C2PA Explainer

1. Introduction

The development of this Explainer is ongoing. This Explainer accompanies the C2PA Specifications for Content Credentials with the intent of providing further background and clarification on the development of the standard, its goals, mechanisms and guidelines.

This Explainer is not a technical document and is directed towards the general public.

2. Goals and Non-goals

The goal of the C2PA Specifications for Content Credentials is to tackle the extraordinary challenge of trusting media in a context of rapidly evolving technology and the democratization of powerful creation and editing techniques. To this end, the specifications are designed to enable global, opt-in, adoption of digital provenance techniques through the creation of a rich ecosystem of digital provenance enabled applications for a wide range of individuals and organizations while meeting appropriate security and privacy requirements, as well as human rights considerations.

It is important to highlight that Content Credentials do not provide value judgments about whether a given set of provenance data is 'true', but instead merely whether the provenance information can be verified as associated with the underlying asset, correctly formed, and free from tampering.

3. Fundamentals (FAQs)

3.1. Provenance

3.1.1. What does "Provenance" mean with Content Credentials?

Provenance generally refers to the facts about the history of a piece of digital content assets (image, video, audio recording, document). Content Credentials enables the authors of provenance data to securely bind statements of provenance data to instances of content using their unique credentials. These provenance statements are called assertions in a Content Credential. They may include assertions about who created the content and how, when, and where it was created. They may also include assertions about when and how it was edited throughout its life. The content author, and publisher (if authoring provenance data) always has control over whether to include provenance data as well as what assertions are included, such as whether to include identifying information (in order to allow for anonymous or pseudonymous assets). Included assertions can be removed in later edits without invalidating or removing all of the included provenance data in a process called redaction.

3.1.2. What does it mean that provenance data is cryptographically bound to the asset?

The provenance data and the asset are the two parts of the same puzzle - a unique puzzle. The possibility of any other pieces ever matching, either by coincidence or by a purposeful attempt to generate a match, is so low that it would be practically impossible. In other words, any alteration to either the asset or the provenance, however insignificant, would alter the mathematical algorithm - the shape of the piece of the puzzle - in such a way that they would no longer match.

We refer to this as a hard binding. For more technical information on this see "hard binding" in the glossary and the non-normative guidance.
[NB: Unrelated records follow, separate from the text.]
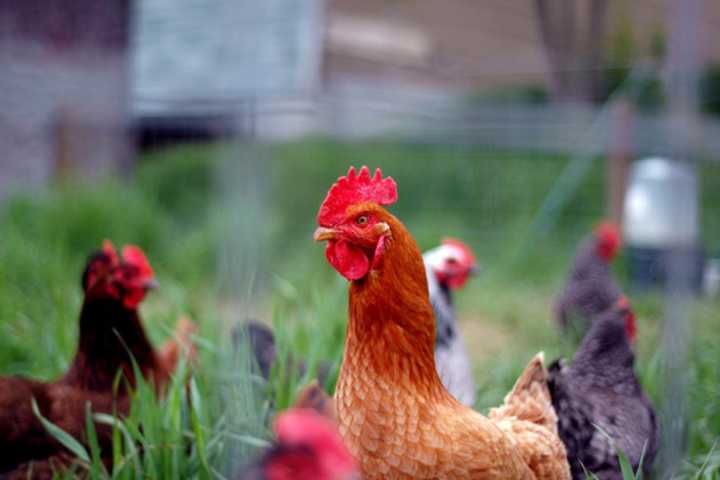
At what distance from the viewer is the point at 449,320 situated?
2674mm

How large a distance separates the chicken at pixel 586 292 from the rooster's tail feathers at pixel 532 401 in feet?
5.29

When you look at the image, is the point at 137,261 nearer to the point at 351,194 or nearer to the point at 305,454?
the point at 351,194

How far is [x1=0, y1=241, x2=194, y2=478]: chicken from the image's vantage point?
2.16m

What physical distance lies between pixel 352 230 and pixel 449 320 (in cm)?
126

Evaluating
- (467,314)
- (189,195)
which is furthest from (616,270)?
(189,195)

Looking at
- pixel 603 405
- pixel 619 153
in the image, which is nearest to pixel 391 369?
pixel 603 405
3.1.3. Can Content Credentials help with assets created from multiple sources?

When one asset is created from a series of other assets, those sources are referred to as the ingredients. Each ingredient that is used in the (composed) asset is recorded in that asset’s provenance, including the addition of the provenance of each individual ingredient. This process creates a chain of provenance that can stretch all the way back to each ingredient’s creation.

3.1.4. What is redaction and how does it work?
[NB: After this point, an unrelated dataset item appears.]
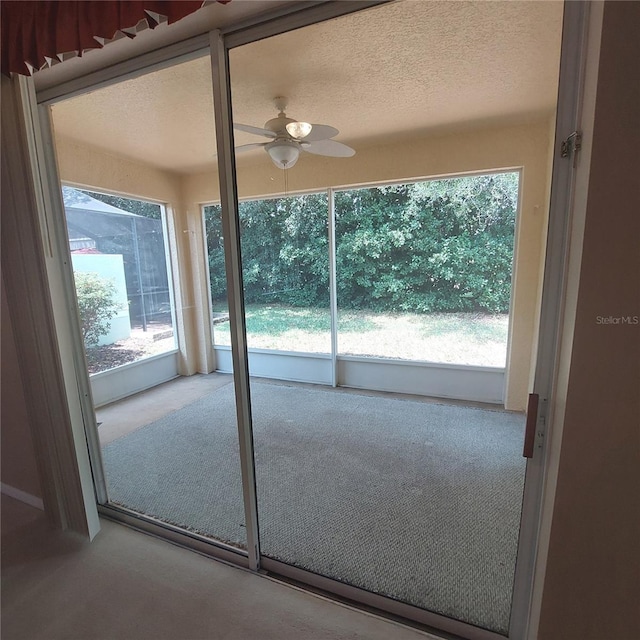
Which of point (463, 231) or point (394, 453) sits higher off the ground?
point (463, 231)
Redaction is the process of permanently removing information. In the world of Content Credentials it specifically refers to removing assertions.

For example, if a human rights organization wishes to remove assertions about the photographer from an image, it can do so via the redaction process. The act of redaction (and the optional inclusion of a reason for that redaction) becomes part of the provenance of the asset.
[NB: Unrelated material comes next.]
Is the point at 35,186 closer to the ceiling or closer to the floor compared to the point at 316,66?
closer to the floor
3.1.5. Is provenance always complete?

No. Provenance is not always complete. It may happen that an asset is modified in a way that the provenance data is not updated. For example, if an asset is cropped using a non-Content Credentials aware tool, the provenance data may not be updated to reflect that action. However, if the asset is then brought back into a Content Credentials-aware tool for additional modification or preparation for publication, the actor responsible for signing the new Content Credentials also implicitly attests to the crop action. So even though there is missing provenance information, the asset can still be trusted based on the signer of the active Content Credential.

3.2. Trust

3.2.1. How is trust in digital assets established?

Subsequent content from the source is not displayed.